# [Text segment]
Nissan is in talks to merge with Honda Motor HMC (T:7267), potentially alongside Nissan affiliate Mitsubishi Motors MMTOY (T:7211). But there are multiple reports that those talks are unraveling.

Nissan is looking for a new partner, and would prefer a U.S.-based company in the technology sector, according to the Japan Times. Part of its problem is a lack of new-energy vehicles. If only there were a tech billionaire who is close to Trump and has an electric car company!

I doubt Tesla TSLA has any interest at all in Nissan, given its whole reason for being has been to subvert what traditional car companies are doing. But North America remains Nissan’s largest market, accounting for 26.6% of its worldwide sales last year. Its 2023 sales of 3.4 million vehicles finally arrested a five-year slide to edge 4.1% higher but are down 40.3% from their 2017 peak.

The shares of nuclear-power operators are worth watching in Japan.
Nissan bounced the most in 15 years in November when activists bought into the troubled carmaker.

Nissan shares ended Thursday up 7.3% in Tokyo trade, recovering most of the ground lost earlier this week as it became clear that the talks are troubled between Japan’s No. 2 (Honda) and No. 3 (Nissan) car companies. Honda shares ended Tokyo trade down 4.0% today. Both stocks are down roughly 2.0% since last week’s close.

The two companies inked a memorandum of understanding to explore a business integration between the companies, an MOU that now also includes Mitsubishi Motors.

Nissan told Honda on Tuesday that it intends to halt those talks, according to The Nikkei, which is normally well-informed with leaks. Nissan then held a board meeting on Wednesday to discuss scrapping the MOU. Nissan CEO Makoto Uchida then met with Honda CEO Toshihiro Mibe on Thursday at Honda headquarters in Tokyo, reportedly to tell Honda the deal is off.

Nissan and Honda, traditionally fierce rivals, first partnered last March to work together on electric-vehicle technology, in the face of cheaper Chinese competition. But they confirmed in December that the three Japanese car companies are looking at forming a joint holding company and “business integration.”

Now the discussions appear to have collapsed. Nissan did issue a statement on Wednesday noting media coverage that it has withdrawn from the basic agreement to merge with Honda, “but this matter has not been announced by our company.”

# [Given information]
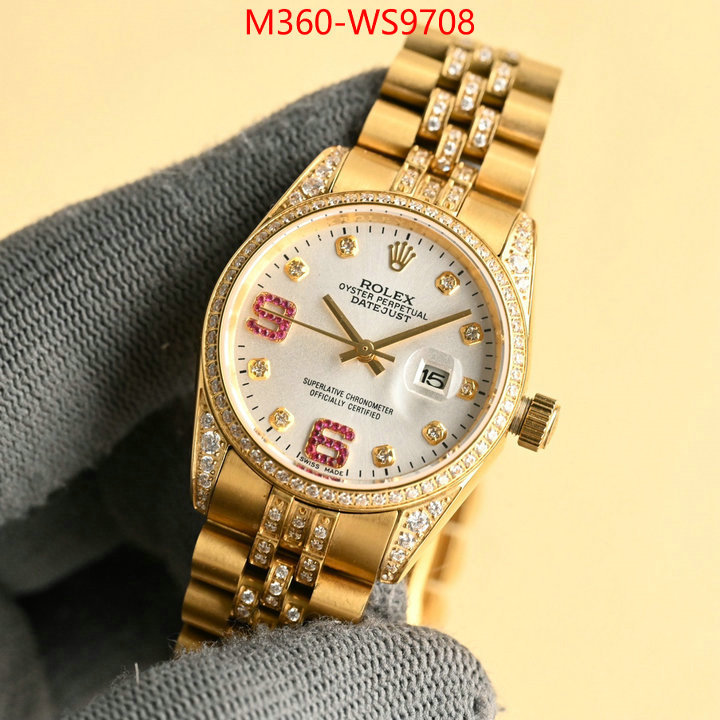 Watch(TOP)-Rolex how to find designer replica ID: WS9708 $: 360USD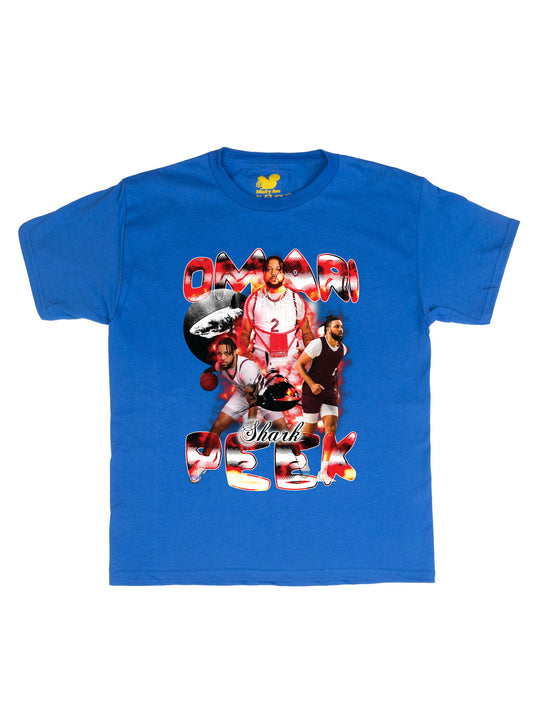 Omari Peek Youth T-Shirt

# [Work item]
Extend the article above on the Nissan–Honda merger talks, picking up right after its last sentence.

# [Answer to the exercise]
That is hardly a ringing endorsement of the Honda talks. That’s a non-denial denial. Nissan did say it and Honda are “advancing various discussions,” and plan an announcement in the middle of this month.

Honda has pushed for a greater say in the combined entity, even proposing that Nissan become a subsidiary in a full takeover, a suggestion that Nissan has refused. Meanwhile some Honda executives are concerned about Nissan’s financial situation.

Nissan posted shoddy earnings last November, forcing it to slash 9,000 jobs and move to cut 20% of its manufacturing output around the world. It blames a slump in sales in the United States and China, prompting the company to look to cut $2.6 billion in costs this fiscal year, which runs through March.

Nissan only introduced a couple of new models over the course of the last year, but has announced plans to add 27 electrified vehicles to its lineup by 2030. The Honda execs running the rule over Nissan want to see progress on Nissan’s restructuring, reportedly pushing for “strict” conditions for a merger.

Honda and Nissan are due to report earnings next week, which is when we can expect further “official” updates on their talks.

Meanwhile, Japanese Prime Minister Shigeru Ishiba left for the United States today, and is due to meet with President Trump on Friday. The new Japanese leader follows hot on the heels of Israeli Prime Minister Benjamin Netanyahu, who on Tuesday became the first world leader to meet in person with Trump during his second tenure in the White House.

Trump has remained quiet on Japan during his first days in office. He has in the past criticized Japan for not paying enough to host U.S. military bases on its soil, and for not buying enough U.S. automobiles, which are generally far too large for the small streets in tightly packed Japanese cities.

Ishiba, meanwhile, is contending with low approval ratings at home since he took office on Oct. 1. He called a snap election soon after that saw his Liberal Democratic Party lose its parliamentary majority, a crushing defeat that was the LDP’s worst showing in 15 years.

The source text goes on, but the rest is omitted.